__Task description__. Give the listing back in full, exactly as written, with the pictures removed.

__Material provided__.
========
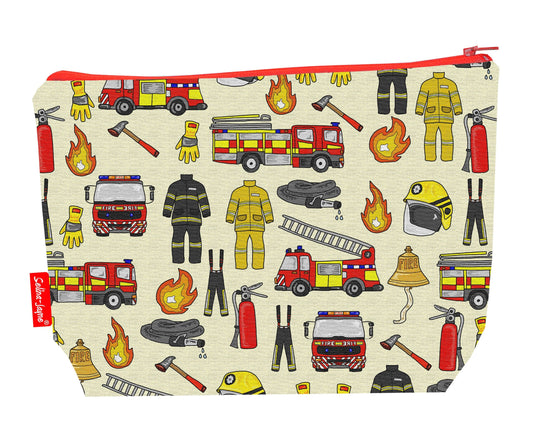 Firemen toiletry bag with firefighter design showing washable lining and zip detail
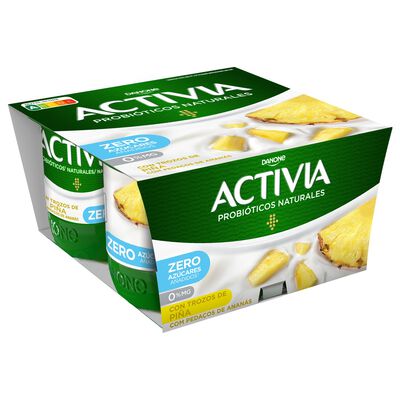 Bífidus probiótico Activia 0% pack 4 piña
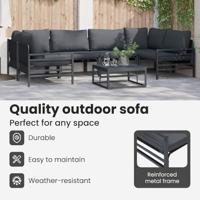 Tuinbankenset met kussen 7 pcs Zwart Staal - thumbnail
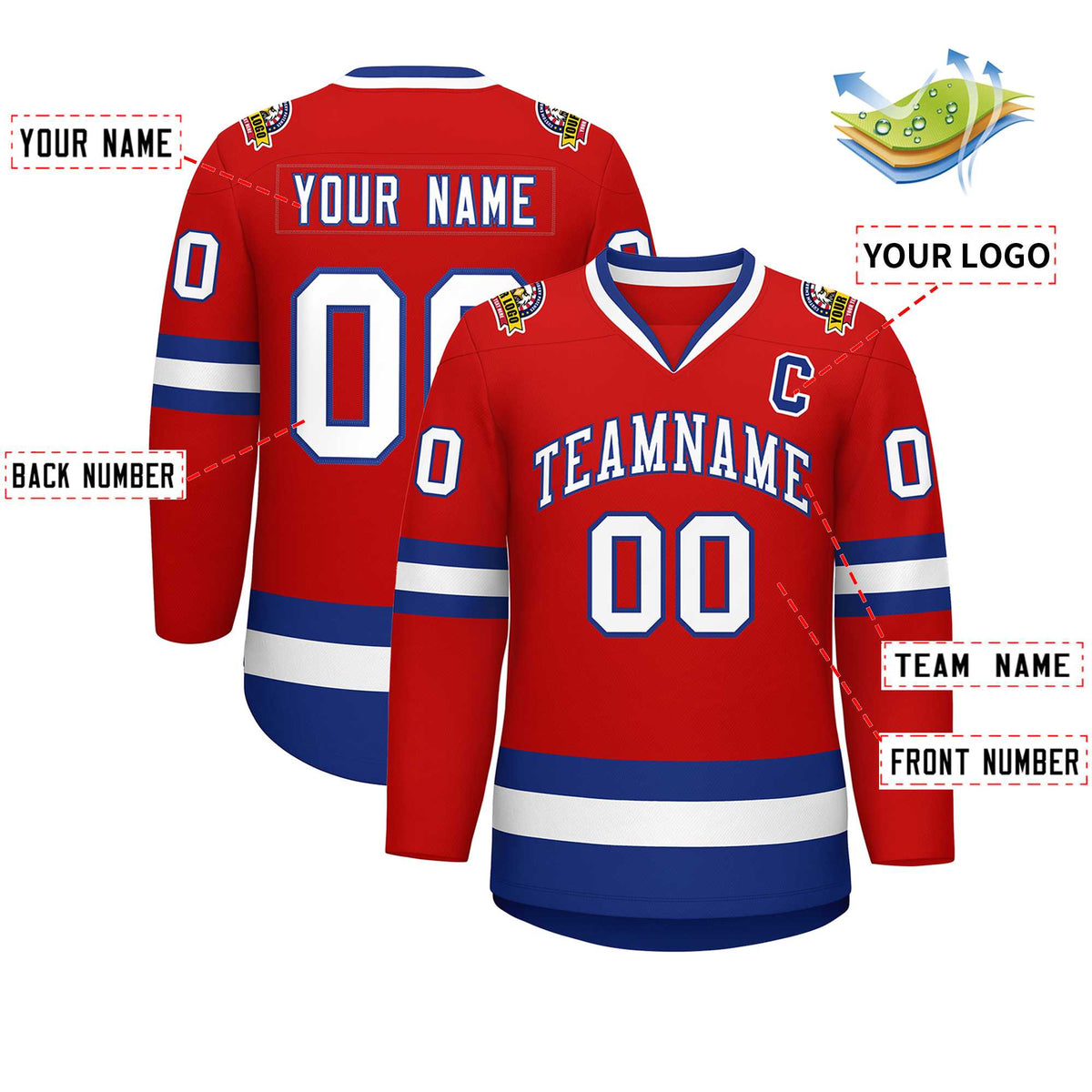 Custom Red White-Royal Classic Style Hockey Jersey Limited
========
__Task result__.
 Firemen toiletry bag with firefighter design showing washable lining and zip detail
 Bífidus probiótico Activia 0% pack 4 piña
 Tuinbankenset met kussen 7 pcs Zwart Staal - thumbnail
 Custom Red White-Royal Classic Style Hockey Jersey Limited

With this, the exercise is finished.